Friday’s fade from 5375 is a minor dent to the bullish story, but one erratic session isn’t significant on its own. Friday’s low of 5331 and the pre-market low of 5319 are important for short-term direction. A break of this area would target 5265-81. A hold targets 5400-412.
Friday’s 5375 high is the only resistance.
5319-31 is near-term support. The 20dma will be at 5298 on Monday and rising around 7 points a day. 5291-97 is potential support, but the weekly level just below at 5265 is more important.
An upside Demark exhaustion signal will be on bar 5 (of 9) on Monday, which means it could have an effect from Thursday onwards.
Drivers/Events
More soft data drove the action in the first part of the week, with ISM Manufacturing PMI in contraction at 48.7 and JOLTS Job Openings missing expectations of 8.37M with a reading of 8.06M. Yields and the US dollar fell, while stocks rose. Friday’s strong Jobs Report was expected to show more cooling, but a surprising strong release reversed the moves. Yields and the dollar reversed higher, while stocks, on the other hand, were all over the place.
The erratic moves in stocks stem from the mixed drivers. Do they want weak data / more easing or strong data / less easing? I think they can rally under both scenarios, but both also contain possible negatives so markets are undecided on how to react. Furthermore, the data can shift the situation from one to the other in the space of a day like it did on Friday.
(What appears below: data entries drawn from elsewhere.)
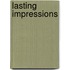 Lasting Impressions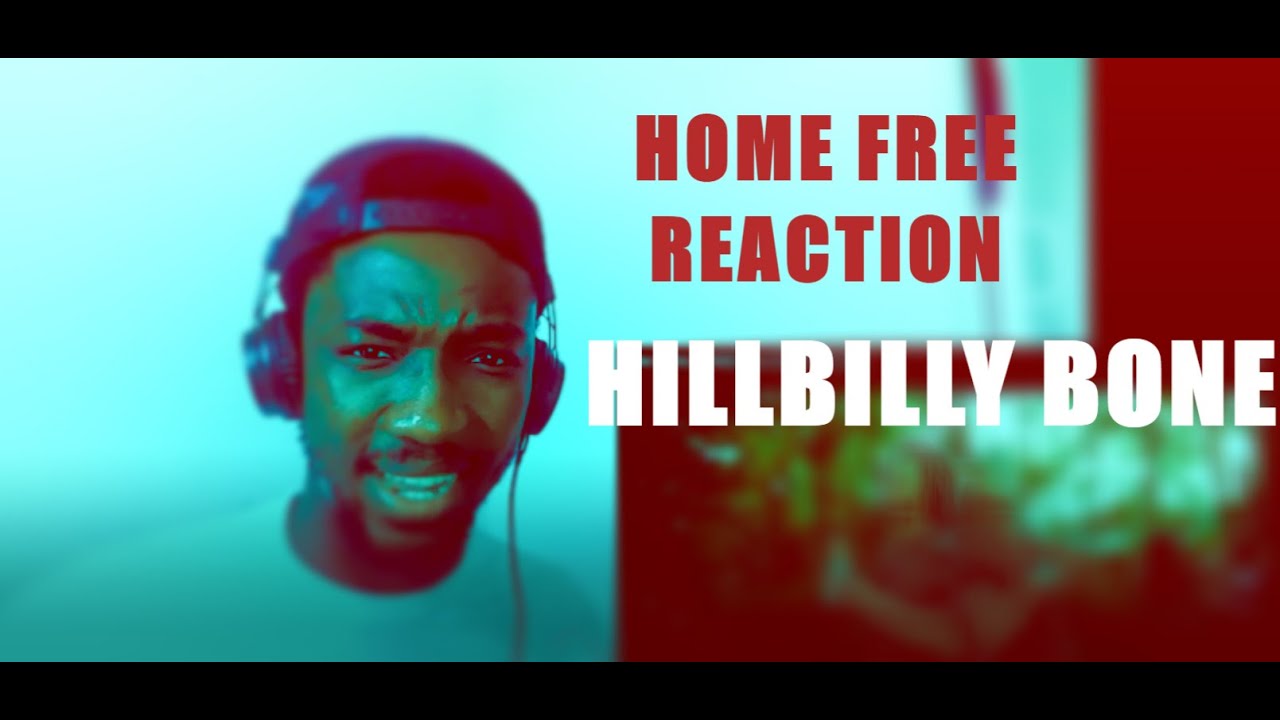 Blake Shelton Hillbilly Bone Home Free Cover Reaction Youtube
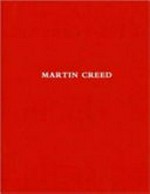 Martin Creed: 21 May to 08 October 2011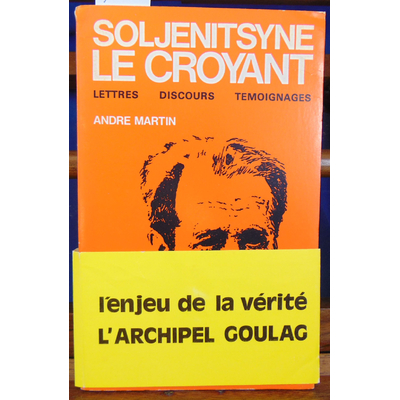Martin André : Soljenitsyne le croyant. lettres, discours, témoignages...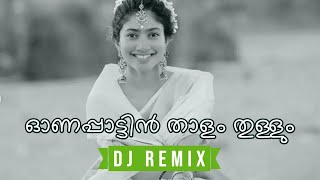 Onappatin Thalamthullum  Onam DJ Aetuxx Remix [upl. by Qirat970]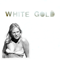 2006 White Gold (Split)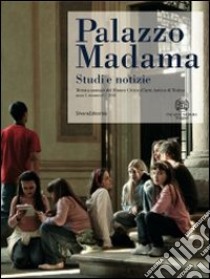 Palazzo Madama. Studi e notizie. Rivista annuale del Museo Civico d'Arte Antica di Torino (2010). Vol. 1 libro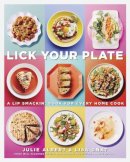 Julie Albert - Lick Your Plate: A Lip-Smackin' Book for Every Home Cook - 9780147529886 - V9780147529886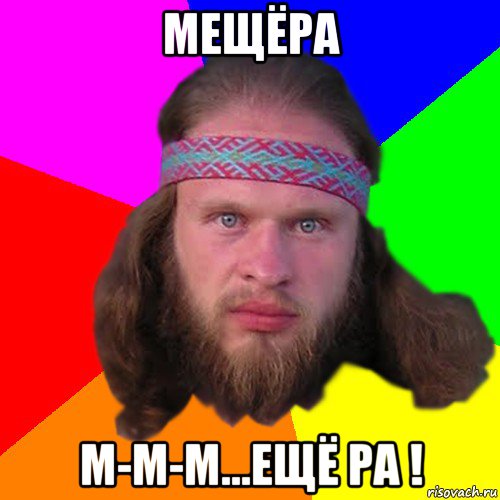 мещёра м-м-м...ещё ра !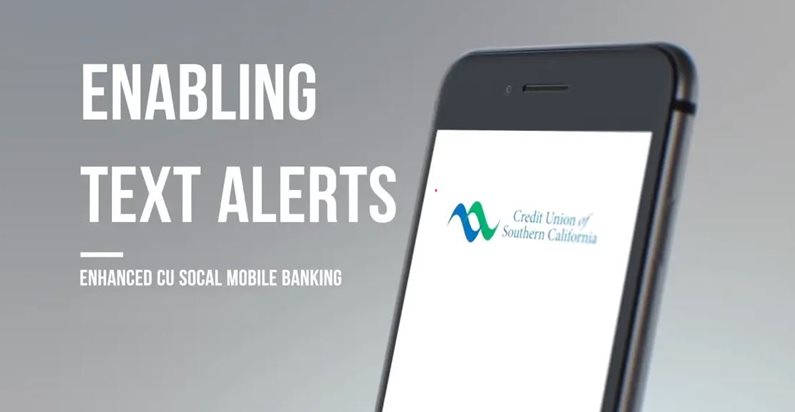 Learn how to enabling text alerts on CU SoCal's new Online Banking.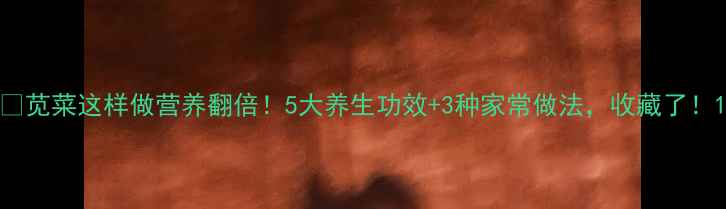 图片 🌿苋菜这样做营养翻倍！5大养生功效+3种家常做法，收藏了！1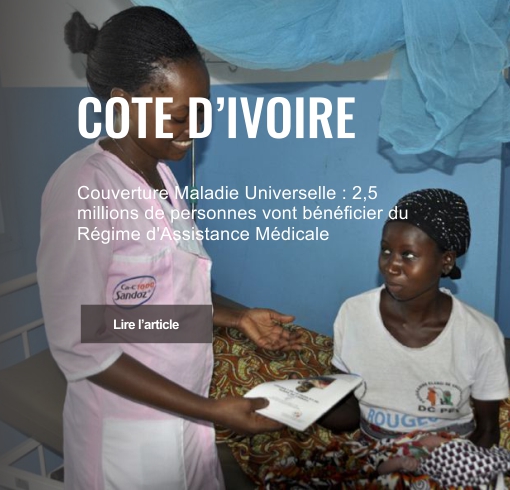 Couverture Maladie Universelle : 2,5 millions de personnes vont bénéficier du Régime d’Assistance Médicale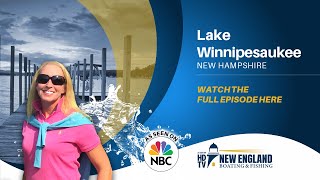 New England Boating Lake Winnipesaukee Full Episode [upl. by Opportina]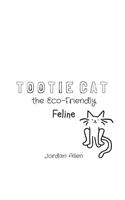 Tootie Cat the Eco-Friendly Feline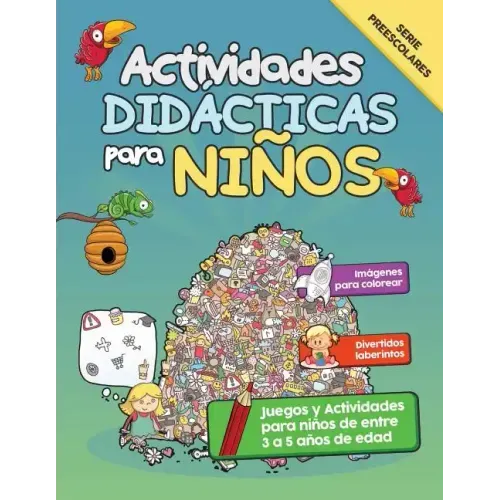 Actividades Didácticas para Niños: Juegos y Actividades para niños de entre 3 a 5 años de edad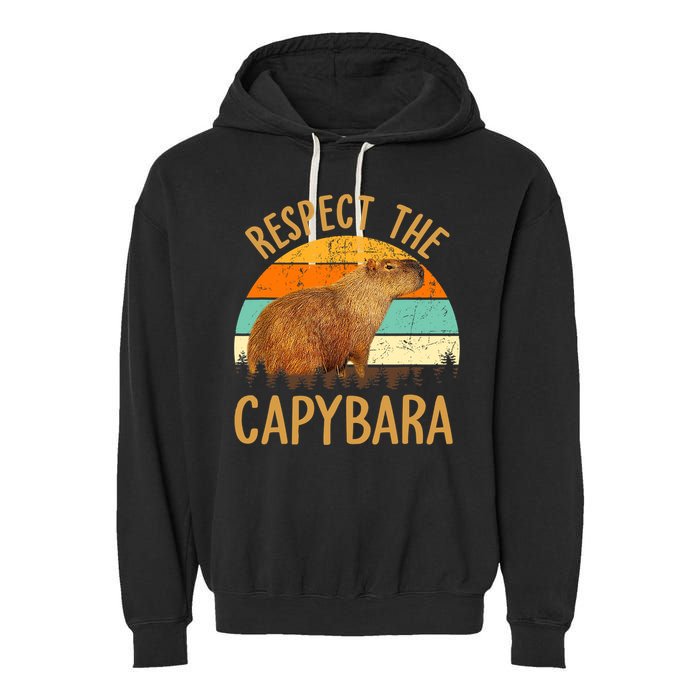 Respect The Capybara Animal Funny Capybara Lover Garment-Dyed Fleece Hoodie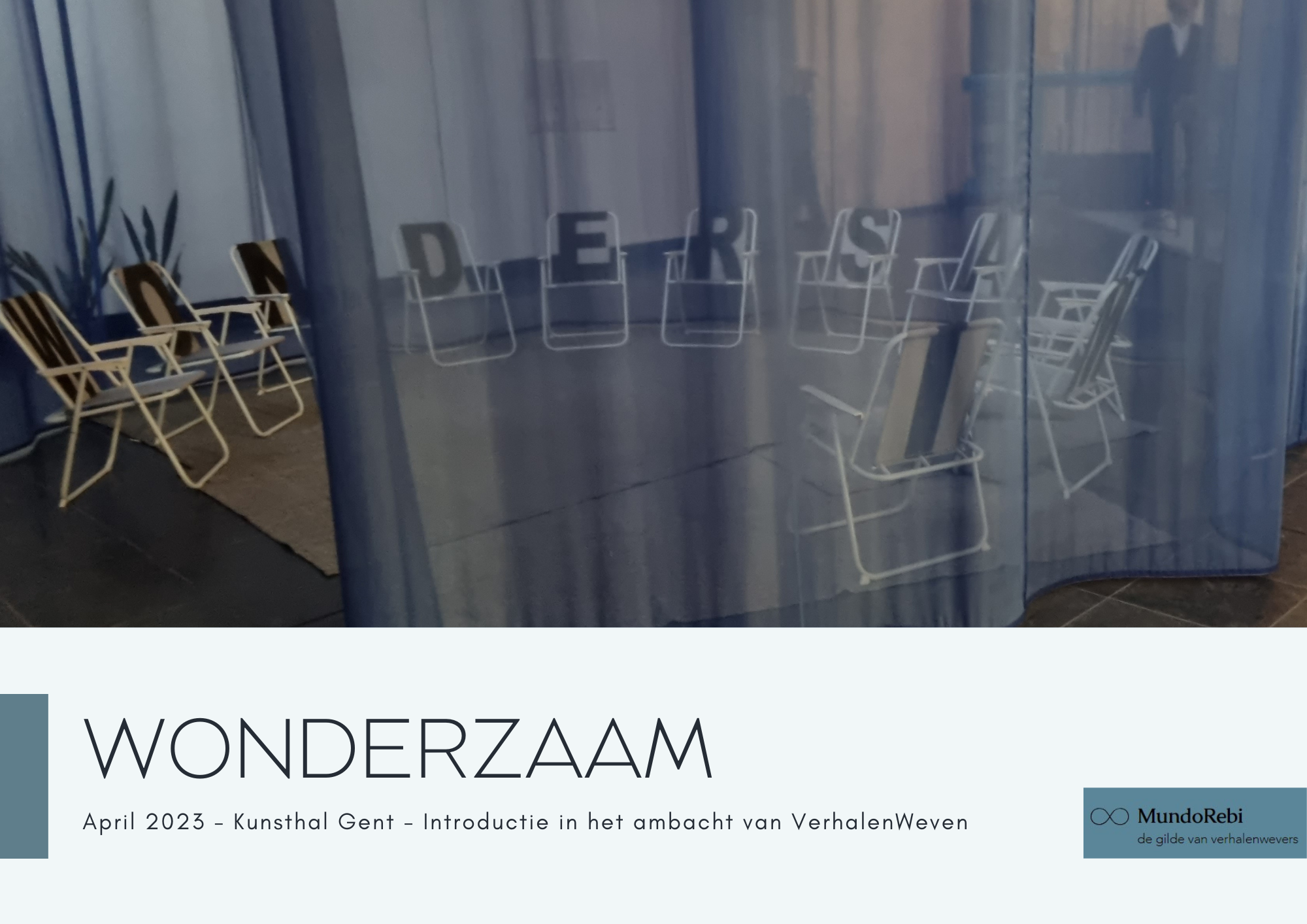 Wonderzaam | April 2023, Gent.
Verleden evenement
Next week’s main events are on Wednesday with the release of CPI and the June FOMC meeting. CPI should be straightforward enough for stocks – the lower the better. The Fed, meanwhile, likely keep options open.
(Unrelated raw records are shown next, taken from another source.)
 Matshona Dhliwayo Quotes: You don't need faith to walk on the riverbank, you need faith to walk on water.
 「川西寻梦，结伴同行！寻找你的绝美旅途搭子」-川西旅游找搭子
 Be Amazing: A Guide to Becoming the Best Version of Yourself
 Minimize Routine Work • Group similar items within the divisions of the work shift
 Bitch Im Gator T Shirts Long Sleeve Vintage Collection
PPI and Unemployment Claims are released on Thursday, with UoM Consumer Sentiment due out on Friday.
Probable Moves Next Week(s)
The bigger picture view has worked well and continues to point higher. The bias will only change should there be a weekly close below 5265.
Short-term, Friday’s turbulent session makes the direction early in the week unclear. A drop through Friday’s lows could target 5265-81 but this should set the low of the week and create a buying opportunity for further highs.
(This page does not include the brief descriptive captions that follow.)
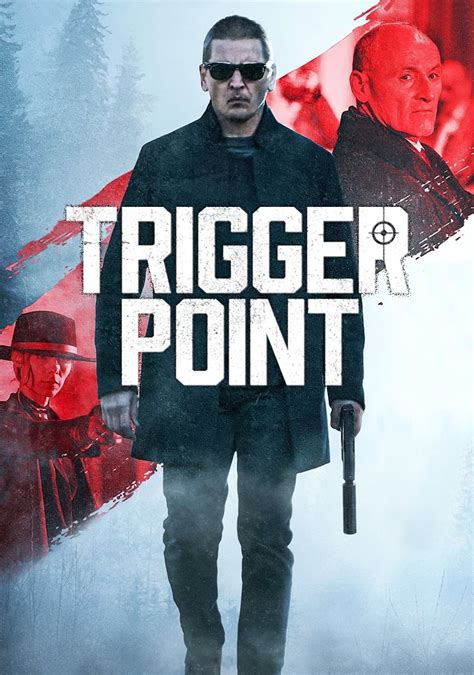 Trigger Point 2021 Posters — The Movie Database Tmdb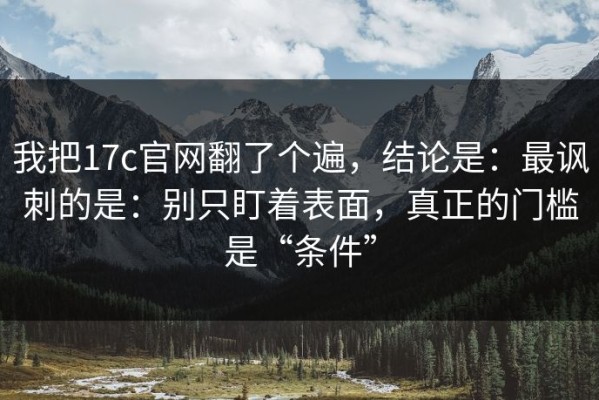 我把17c官网翻了个遍，结论是：最讽刺的是：别只盯着表面，真正的门槛是“条件”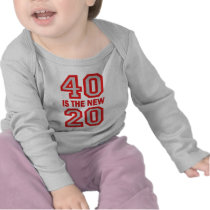 40 is the new 20 tee shirts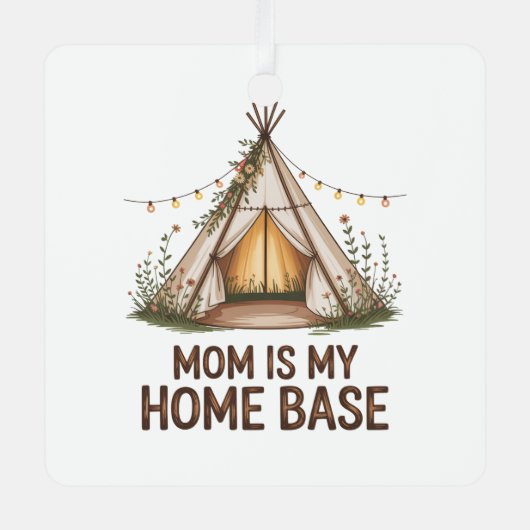 Mom Is My Home Base Ornament Aus Metall (Vorderseite)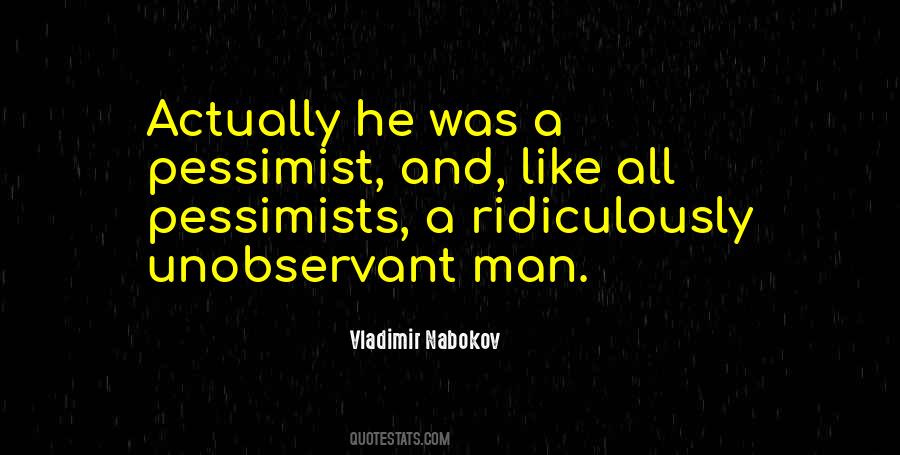 Quotes About Pessimists #211708
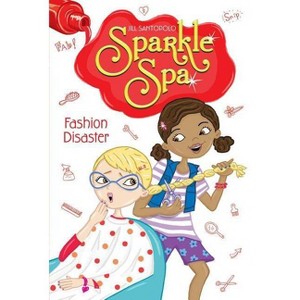 Fashion Disaster - (Sparkle Spa) by  Jill Santopolo (Paperback) - 1 of 1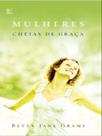 Mulheres cheias de graça - VIDA Mulheres cheias de graça - VIDA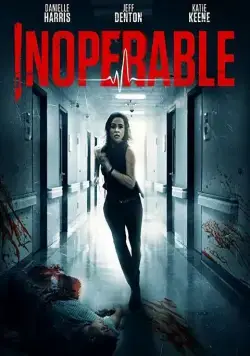 Неоперабельная (2017) через торрент бесплатно Скачать Неоперабельная (2017) через торрент бесплатно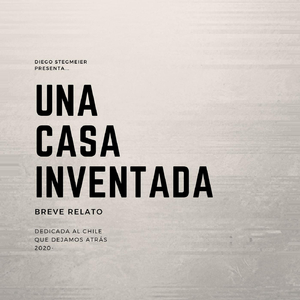 Una Casa Inventada
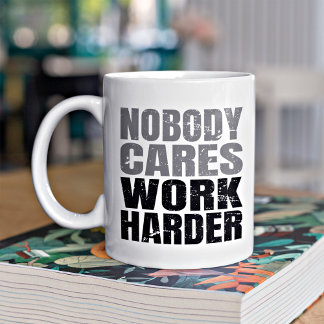 Mug Personne ne s'inquiète Travail Motivation plus dif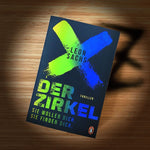 Der Zirkel. Sie wollen dich. Sie finden dich. (Innenansicht)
If and when the 5400-412 target is reached, it will be time to re-assess. The rally from the April low is showing momentum divergence and poor breadth so there are reasonable odds a reversal unfolds in the 5400 area, especially when exhaustion signals mature in the coming weeks. The aim will be to recognize whether any reaction from this area is just another small dip in an ongoing trend (a buying opportunity), or if a much larger decline will unfold. At the moment, the latter will only be confirmed by a move below 5265, but obviously it is not ideal to wait for a 150 point decline before taking action. Thankfully, there should be a chance to move inflection levels higher in the coming weeks as new patterns take shape.